## Task directions
Output only the span of lines that begins at the line containing "Higher off the" and ends at the last line of the data, both included, exactly as they appear.

========================================================================

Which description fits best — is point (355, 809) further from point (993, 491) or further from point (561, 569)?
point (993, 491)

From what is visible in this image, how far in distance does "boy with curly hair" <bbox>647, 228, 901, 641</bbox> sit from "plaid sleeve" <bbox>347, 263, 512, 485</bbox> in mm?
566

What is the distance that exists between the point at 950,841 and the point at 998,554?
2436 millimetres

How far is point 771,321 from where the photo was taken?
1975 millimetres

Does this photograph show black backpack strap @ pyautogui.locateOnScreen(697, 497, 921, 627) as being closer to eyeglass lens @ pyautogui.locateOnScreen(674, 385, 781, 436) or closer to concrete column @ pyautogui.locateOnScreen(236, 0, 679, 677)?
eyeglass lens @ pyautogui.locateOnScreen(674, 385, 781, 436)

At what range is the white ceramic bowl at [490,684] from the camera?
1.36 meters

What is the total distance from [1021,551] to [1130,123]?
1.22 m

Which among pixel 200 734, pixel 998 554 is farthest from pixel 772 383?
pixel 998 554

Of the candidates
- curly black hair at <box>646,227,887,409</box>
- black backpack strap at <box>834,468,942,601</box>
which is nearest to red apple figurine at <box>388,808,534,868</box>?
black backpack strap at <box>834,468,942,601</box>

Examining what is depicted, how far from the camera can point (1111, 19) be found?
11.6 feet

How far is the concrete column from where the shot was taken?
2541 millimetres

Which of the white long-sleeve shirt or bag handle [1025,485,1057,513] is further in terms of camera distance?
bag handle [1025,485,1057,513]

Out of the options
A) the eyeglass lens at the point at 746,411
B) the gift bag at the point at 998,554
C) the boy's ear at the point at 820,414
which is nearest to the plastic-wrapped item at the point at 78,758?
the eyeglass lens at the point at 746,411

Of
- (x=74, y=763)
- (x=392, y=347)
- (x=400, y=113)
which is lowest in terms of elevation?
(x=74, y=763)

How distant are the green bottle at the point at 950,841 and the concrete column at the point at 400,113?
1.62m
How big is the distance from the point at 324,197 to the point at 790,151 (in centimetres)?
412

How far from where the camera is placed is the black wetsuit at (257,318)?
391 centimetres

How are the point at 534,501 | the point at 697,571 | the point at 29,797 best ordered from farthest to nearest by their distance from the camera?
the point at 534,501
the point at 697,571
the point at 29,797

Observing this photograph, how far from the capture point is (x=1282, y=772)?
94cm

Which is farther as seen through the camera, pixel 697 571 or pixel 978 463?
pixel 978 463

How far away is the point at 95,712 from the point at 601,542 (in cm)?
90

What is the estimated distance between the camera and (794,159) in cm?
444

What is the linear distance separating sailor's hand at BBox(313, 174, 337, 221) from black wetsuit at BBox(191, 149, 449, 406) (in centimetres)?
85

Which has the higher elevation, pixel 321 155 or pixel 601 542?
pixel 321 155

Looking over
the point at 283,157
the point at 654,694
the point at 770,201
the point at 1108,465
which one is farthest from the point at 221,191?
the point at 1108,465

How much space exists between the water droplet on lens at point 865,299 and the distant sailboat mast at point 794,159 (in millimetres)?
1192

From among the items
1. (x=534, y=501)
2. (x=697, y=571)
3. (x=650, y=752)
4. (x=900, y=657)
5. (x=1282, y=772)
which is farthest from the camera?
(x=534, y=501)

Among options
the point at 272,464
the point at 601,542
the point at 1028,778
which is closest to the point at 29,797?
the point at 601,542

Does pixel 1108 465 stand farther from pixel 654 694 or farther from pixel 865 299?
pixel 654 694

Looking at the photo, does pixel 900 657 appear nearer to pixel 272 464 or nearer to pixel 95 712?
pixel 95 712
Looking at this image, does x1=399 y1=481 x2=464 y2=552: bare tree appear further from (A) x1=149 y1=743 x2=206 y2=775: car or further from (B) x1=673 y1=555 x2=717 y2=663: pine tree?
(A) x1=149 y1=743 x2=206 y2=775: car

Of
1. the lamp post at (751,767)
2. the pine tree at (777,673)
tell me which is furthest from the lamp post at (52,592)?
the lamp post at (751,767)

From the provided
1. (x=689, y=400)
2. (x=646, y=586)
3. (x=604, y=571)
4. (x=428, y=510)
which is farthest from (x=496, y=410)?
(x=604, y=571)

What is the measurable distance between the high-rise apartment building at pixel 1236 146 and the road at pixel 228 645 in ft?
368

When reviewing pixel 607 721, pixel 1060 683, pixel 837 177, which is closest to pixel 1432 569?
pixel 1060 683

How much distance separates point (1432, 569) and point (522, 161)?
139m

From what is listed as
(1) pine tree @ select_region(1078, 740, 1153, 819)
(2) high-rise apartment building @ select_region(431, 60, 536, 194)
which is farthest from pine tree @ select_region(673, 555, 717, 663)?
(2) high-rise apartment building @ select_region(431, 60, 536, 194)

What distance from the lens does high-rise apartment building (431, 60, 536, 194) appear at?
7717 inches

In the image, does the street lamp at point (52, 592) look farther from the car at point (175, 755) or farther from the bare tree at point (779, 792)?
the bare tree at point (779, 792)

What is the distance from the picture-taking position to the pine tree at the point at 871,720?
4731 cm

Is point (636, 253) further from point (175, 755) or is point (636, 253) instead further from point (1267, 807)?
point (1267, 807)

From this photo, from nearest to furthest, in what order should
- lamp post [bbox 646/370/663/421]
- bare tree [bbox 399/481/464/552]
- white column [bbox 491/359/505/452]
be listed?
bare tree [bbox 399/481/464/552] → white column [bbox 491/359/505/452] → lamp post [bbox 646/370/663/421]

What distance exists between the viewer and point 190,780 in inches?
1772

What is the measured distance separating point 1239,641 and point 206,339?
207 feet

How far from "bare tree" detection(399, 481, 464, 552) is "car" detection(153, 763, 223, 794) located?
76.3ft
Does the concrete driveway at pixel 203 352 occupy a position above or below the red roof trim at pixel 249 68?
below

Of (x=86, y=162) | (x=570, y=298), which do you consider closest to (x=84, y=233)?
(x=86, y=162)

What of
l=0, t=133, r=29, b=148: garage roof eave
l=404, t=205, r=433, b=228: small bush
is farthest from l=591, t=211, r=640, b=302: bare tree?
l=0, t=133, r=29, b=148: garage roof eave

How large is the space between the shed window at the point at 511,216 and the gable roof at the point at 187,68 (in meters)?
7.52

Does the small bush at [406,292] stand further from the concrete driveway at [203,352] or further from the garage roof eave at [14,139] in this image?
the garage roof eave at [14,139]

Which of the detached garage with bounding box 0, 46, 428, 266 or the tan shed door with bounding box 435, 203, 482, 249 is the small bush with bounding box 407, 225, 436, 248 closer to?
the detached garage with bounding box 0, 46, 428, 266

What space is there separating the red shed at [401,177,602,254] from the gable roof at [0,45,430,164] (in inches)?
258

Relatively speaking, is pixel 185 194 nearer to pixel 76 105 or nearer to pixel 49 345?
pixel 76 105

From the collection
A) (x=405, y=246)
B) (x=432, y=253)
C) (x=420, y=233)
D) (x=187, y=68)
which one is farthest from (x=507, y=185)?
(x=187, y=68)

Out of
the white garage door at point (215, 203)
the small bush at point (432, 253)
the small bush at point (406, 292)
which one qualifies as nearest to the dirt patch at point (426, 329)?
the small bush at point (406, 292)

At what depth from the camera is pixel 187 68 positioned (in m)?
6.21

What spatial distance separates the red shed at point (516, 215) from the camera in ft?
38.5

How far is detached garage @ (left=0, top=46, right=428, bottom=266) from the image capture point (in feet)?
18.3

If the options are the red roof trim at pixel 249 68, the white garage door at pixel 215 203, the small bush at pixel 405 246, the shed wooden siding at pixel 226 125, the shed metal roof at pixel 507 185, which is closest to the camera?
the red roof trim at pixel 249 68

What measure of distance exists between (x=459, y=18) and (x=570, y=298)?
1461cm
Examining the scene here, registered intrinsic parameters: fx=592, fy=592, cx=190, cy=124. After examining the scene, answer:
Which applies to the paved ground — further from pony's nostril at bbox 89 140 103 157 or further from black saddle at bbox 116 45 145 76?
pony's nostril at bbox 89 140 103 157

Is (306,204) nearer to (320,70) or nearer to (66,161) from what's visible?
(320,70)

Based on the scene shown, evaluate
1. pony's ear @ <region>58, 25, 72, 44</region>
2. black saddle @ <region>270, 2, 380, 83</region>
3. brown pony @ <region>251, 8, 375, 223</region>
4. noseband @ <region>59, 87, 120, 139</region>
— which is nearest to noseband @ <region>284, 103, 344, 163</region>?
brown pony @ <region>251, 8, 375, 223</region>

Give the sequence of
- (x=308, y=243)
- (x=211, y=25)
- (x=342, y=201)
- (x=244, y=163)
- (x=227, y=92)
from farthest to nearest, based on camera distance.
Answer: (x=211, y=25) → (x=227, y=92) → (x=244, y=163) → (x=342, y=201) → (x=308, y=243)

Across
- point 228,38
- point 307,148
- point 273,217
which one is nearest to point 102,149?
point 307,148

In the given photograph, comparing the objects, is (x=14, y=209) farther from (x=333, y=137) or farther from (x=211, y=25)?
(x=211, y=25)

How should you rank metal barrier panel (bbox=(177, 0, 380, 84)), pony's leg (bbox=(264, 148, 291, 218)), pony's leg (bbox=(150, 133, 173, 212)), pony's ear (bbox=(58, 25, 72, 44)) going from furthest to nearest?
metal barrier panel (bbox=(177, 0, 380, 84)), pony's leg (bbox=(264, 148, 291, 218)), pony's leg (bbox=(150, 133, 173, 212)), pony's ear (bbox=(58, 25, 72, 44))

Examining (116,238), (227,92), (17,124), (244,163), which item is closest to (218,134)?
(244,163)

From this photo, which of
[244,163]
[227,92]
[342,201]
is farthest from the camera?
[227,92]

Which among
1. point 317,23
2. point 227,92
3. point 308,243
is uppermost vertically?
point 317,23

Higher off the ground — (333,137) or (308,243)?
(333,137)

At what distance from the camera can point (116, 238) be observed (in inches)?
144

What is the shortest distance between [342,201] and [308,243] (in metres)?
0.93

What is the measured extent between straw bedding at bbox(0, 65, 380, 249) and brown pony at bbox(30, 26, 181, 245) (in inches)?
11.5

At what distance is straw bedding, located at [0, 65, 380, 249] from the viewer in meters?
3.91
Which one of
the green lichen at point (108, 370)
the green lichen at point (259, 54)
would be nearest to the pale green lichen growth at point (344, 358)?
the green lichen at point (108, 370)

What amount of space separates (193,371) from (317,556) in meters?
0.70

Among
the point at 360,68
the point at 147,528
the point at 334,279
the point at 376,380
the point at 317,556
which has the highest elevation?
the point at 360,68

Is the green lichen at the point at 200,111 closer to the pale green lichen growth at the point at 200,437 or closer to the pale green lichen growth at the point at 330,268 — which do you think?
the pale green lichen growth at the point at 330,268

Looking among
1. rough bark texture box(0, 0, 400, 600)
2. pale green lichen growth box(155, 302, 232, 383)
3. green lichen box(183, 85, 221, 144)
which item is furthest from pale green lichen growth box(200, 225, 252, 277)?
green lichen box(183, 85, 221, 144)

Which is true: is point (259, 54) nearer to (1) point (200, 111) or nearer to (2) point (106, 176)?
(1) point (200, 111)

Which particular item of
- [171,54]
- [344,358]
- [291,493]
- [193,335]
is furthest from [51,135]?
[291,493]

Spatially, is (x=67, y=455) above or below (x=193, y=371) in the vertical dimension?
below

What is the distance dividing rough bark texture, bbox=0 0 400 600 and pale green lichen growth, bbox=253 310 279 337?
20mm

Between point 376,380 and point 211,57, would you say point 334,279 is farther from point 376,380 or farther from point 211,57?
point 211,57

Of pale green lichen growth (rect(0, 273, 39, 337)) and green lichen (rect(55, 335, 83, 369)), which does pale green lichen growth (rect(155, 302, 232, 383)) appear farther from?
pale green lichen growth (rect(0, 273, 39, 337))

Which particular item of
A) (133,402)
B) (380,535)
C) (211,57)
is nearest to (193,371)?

========================================================================

## Written reply
Higher off the ground — (333,137) or (308,243)?
(333,137)

At what distance from the camera can point (116, 238) be observed (in inches)?
144

What is the shortest distance between [342,201] and [308,243] (in metres)?
0.93

What is the measured extent between straw bedding at bbox(0, 65, 380, 249) and brown pony at bbox(30, 26, 181, 245) (in inches)?
11.5

At what distance is straw bedding, located at [0, 65, 380, 249] from the viewer in meters?
3.91
Which one of
the green lichen at point (108, 370)
the green lichen at point (259, 54)
would be nearest to the pale green lichen growth at point (344, 358)?
the green lichen at point (108, 370)

What amount of space separates (193,371) from (317,556) in meters?
0.70

Among
the point at 360,68
the point at 147,528
the point at 334,279
the point at 376,380
the point at 317,556
which has the highest elevation?
the point at 360,68

Is the green lichen at the point at 200,111 closer to the pale green lichen growth at the point at 200,437 or closer to the pale green lichen growth at the point at 330,268 — which do you think?
the pale green lichen growth at the point at 330,268

Looking among
1. rough bark texture box(0, 0, 400, 600)
2. pale green lichen growth box(155, 302, 232, 383)
3. green lichen box(183, 85, 221, 144)
which item is furthest from pale green lichen growth box(200, 225, 252, 277)?
green lichen box(183, 85, 221, 144)

Which is true: is point (259, 54) nearer to (1) point (200, 111) or nearer to (2) point (106, 176)?
(1) point (200, 111)

Which particular item of
- [171,54]
- [344,358]
- [291,493]
- [193,335]
is furthest from [51,135]?
[291,493]

Spatially, is (x=67, y=455) above or below (x=193, y=371) in the vertical dimension?
below

What is the distance dividing rough bark texture, bbox=0 0 400 600 and pale green lichen growth, bbox=253 310 279 337?
20mm

Between point 376,380 and point 211,57, would you say point 334,279 is farther from point 376,380 or farther from point 211,57?
point 211,57

Of pale green lichen growth (rect(0, 273, 39, 337)) and green lichen (rect(55, 335, 83, 369)), which does pale green lichen growth (rect(155, 302, 232, 383)) appear farther from?
pale green lichen growth (rect(0, 273, 39, 337))

Which particular item of
A) (133,402)
B) (380,535)
C) (211,57)
is nearest to (193,371)?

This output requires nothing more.